In today’s society, The Great Wall(s) of America divide us through many means
If there is one thing that I’ve learned as I’ve gotten older in this era of “social media” and technological breakthroughs, it’s that there is a separation that has grown between people, even among our closest friends, that I like to call “The Great Wall(s) of America.” By relying on the usage of Facebook, Twitter, Instagam and the myriad of other social media outlets, we have built a wall between ourselves. We no longer have the ability to converse directly with each other, let alone the telephone. We’ve built The Great Wall(s) of America around ourselves. The Chinese may have been able to build a wall to keep out their enemies. We’ve built walls to keep out our friends.
Socializing over The Great Wall(s) of America
Gone are the days when human beings would sit down and talk with each other (certainly at the very least, without checking their smartphones for updates, text messages or Facebook posts), or call each other on the phone. All “personal communication” is done via social media, with walls in between so we feel safer in what we say. We hail technologies such as Facebook, Twitter and Instagram as tools that allow us to “socialize” with more and more people. But are we really socializing or just lobbing out the comments that we feel are necessary to signify that we said something in the first place? If you’re not engaging with someone about a “post” they felt was absolutely necessary to express to the whole world, are you really having a conversation? And if you’re the person posting it and no one cares to comment, aren’t you just being an attention whore?
Nowhere is The Great Wall(s) of America more present than the vitriolic discourse of today’s politics. Rather than have face to face, LOGICAL discussions about the issues that affect this country (and how badly those elected to office are dealing with them), we turn to Facebook and Twitter to log incendiary comments with insane statements composed by the fringes of society in order to get responses from the farthest reaches of logical and sane territory. We do this from behind technological walls to insure our safety, and write counter responses safely from our couches while watching “The Real Housewife Top Chefs of Miami.” It’s an ideological war fought clad in anonymity from the safety of a laptop or mobile device, free from reprocussions.
The irony that I have made my life out of social media during the creation and rise of The Great Wall(s) of America is not lost on me. But at least I can admit it. I can take the time to call my friends or the woman I’m dating. I’ll invite people to come join us for Cocktails and Movies to enjoy group settings where actual discourse and fun conversation can be had without the use of a smart phone or computer in front of them. Hell, I even invite people to join me for lunch and just sit and talk. (The problem therein lies that I could give two rat shits about cooking shows, reality show about bachelorettes, real housewives, or anyone with “talent” which leaves me with very little to talk about in today’s society – and there’s the rub.)

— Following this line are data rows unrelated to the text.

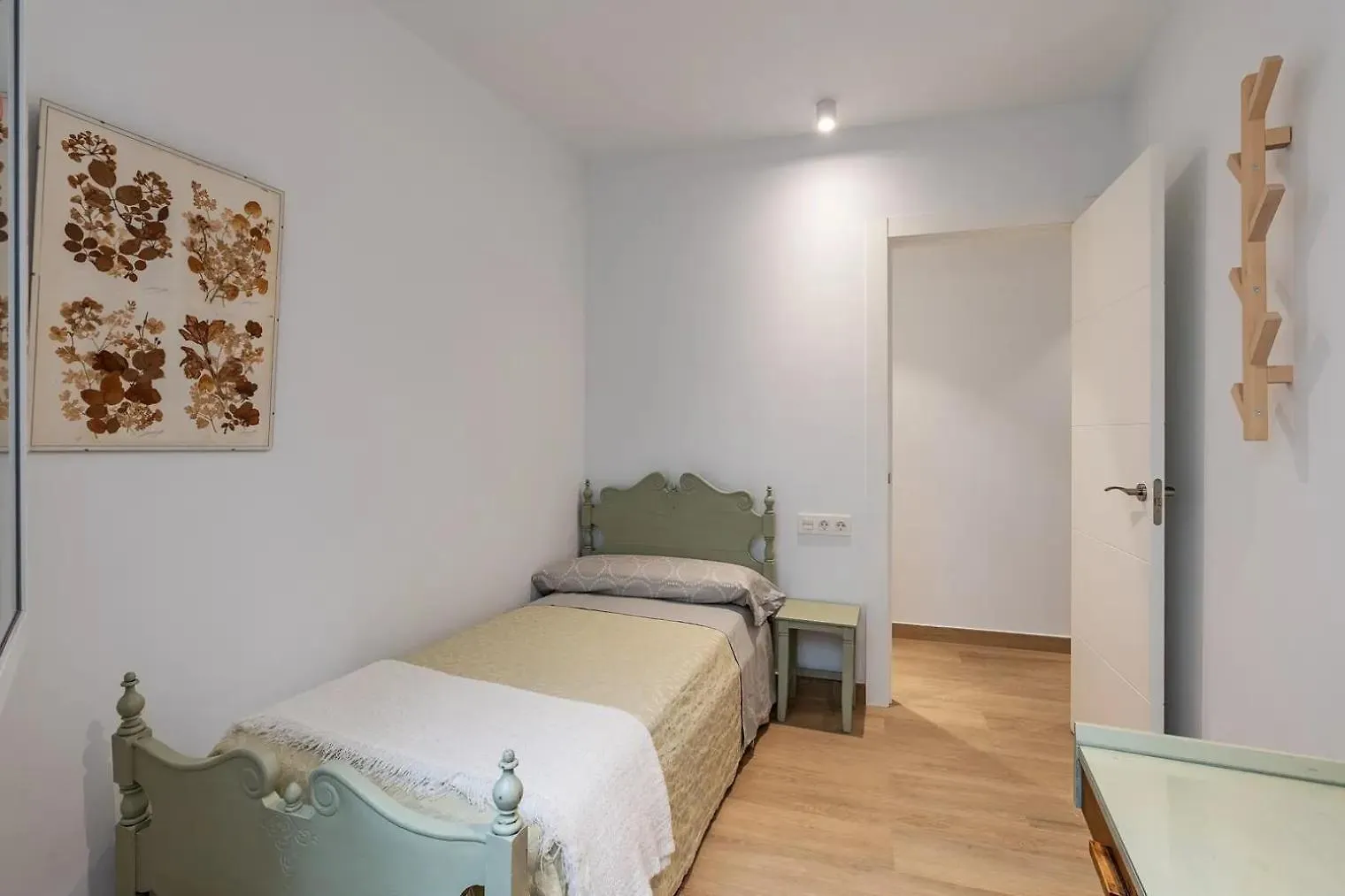 Precioso apartamento con patio Granada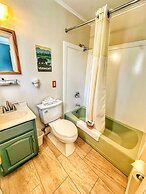 Brittany Motel
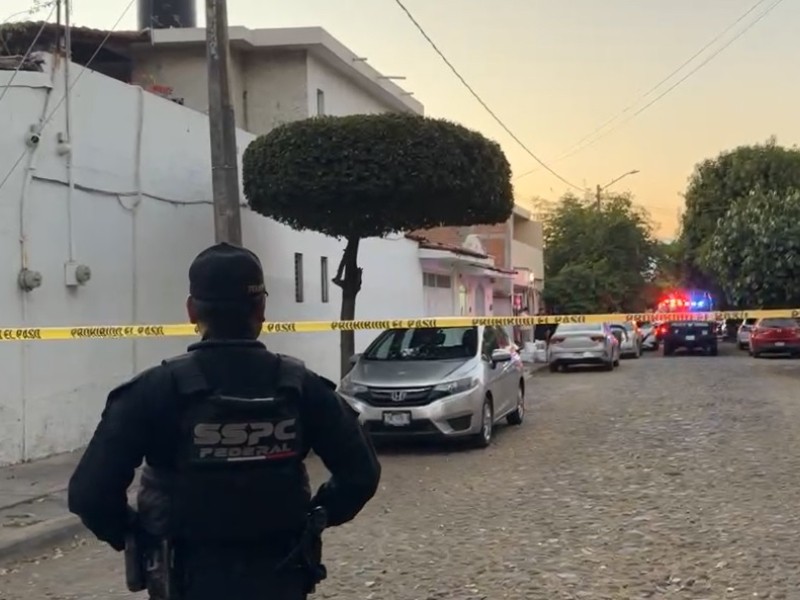 Ejecutan a un hombre en negocio de la colonia Lomas de Circunvalación ...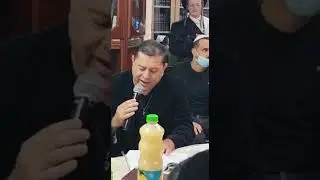 חי אני. הפיוט האהוב על ראש הישיבה זצל. שר: יוסי ברדא הי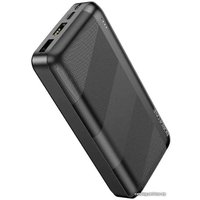 Внешний аккумулятор Borofone BJ27A Pindar 20000mAh (черный)
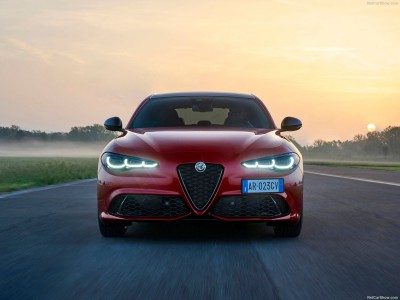 Alfa Romeo Giulia 2023 puzzle 1542998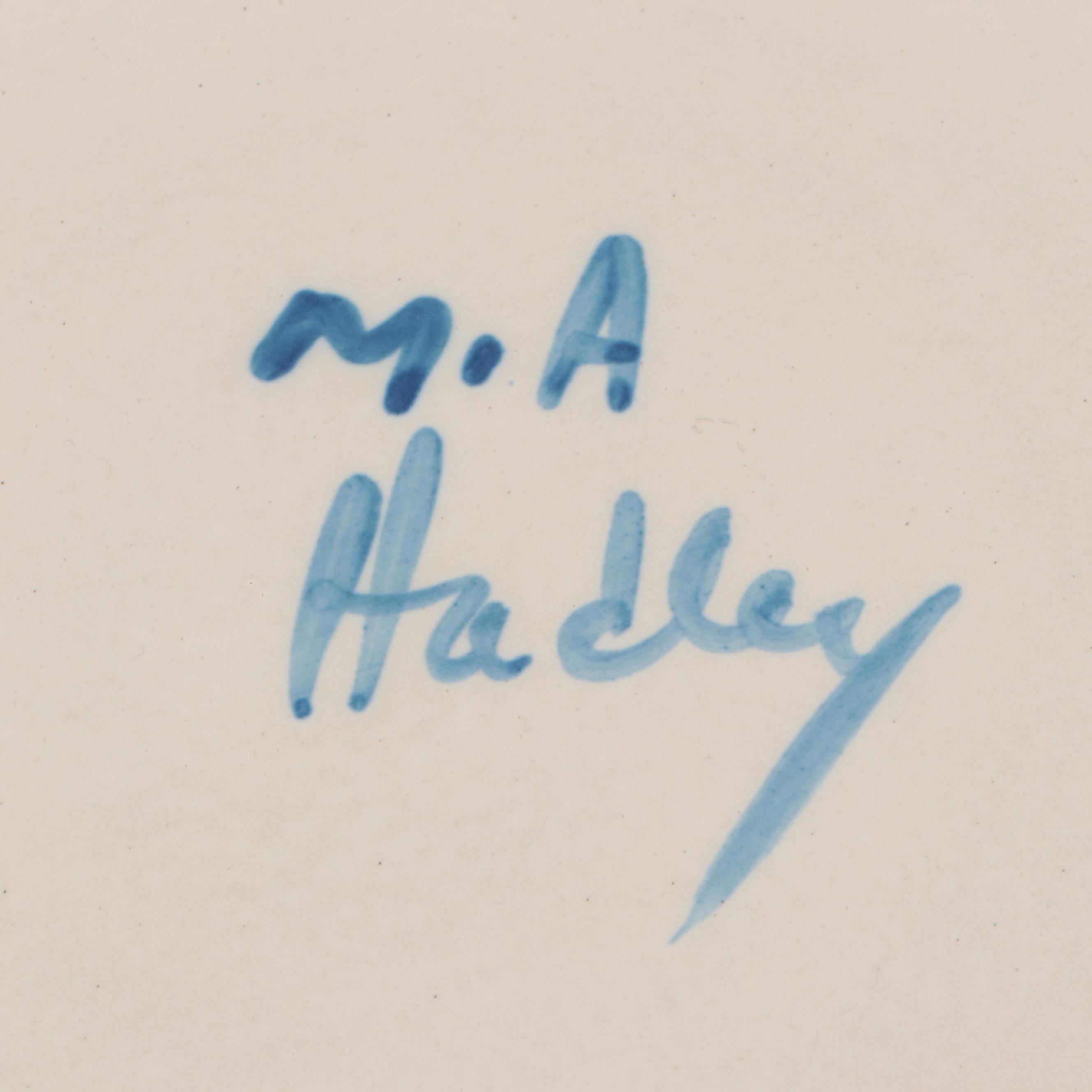 Williams-Sonoma Embroidered Cotton Table Linens with Ceramic Cups and Charger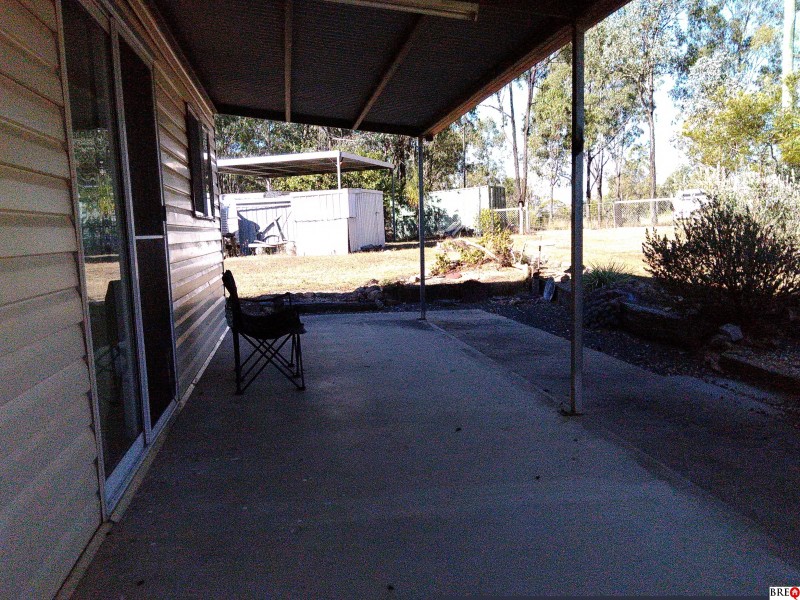 257 Evans Road, Ballogie QLD 4610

I have no illusions that The Great Wall(s) of America are here to stay. As we move away from social gatherings like movies (toward watching films on our smart phones and computers like Louis B Mayer envisioned), and actually talking about “life” with each other face to face without having to look at our devices, we continue to build the wall up. At some point it will be too high to ever climb over, and we’ll be stuck on one side or the other, with people we’ll find that we don’t really necessarily get along with because we hadn’t really interacted with them, and we’ll build another wall. This one more confining and exclusive. Until, one day, we’ll all have walls around ourselves.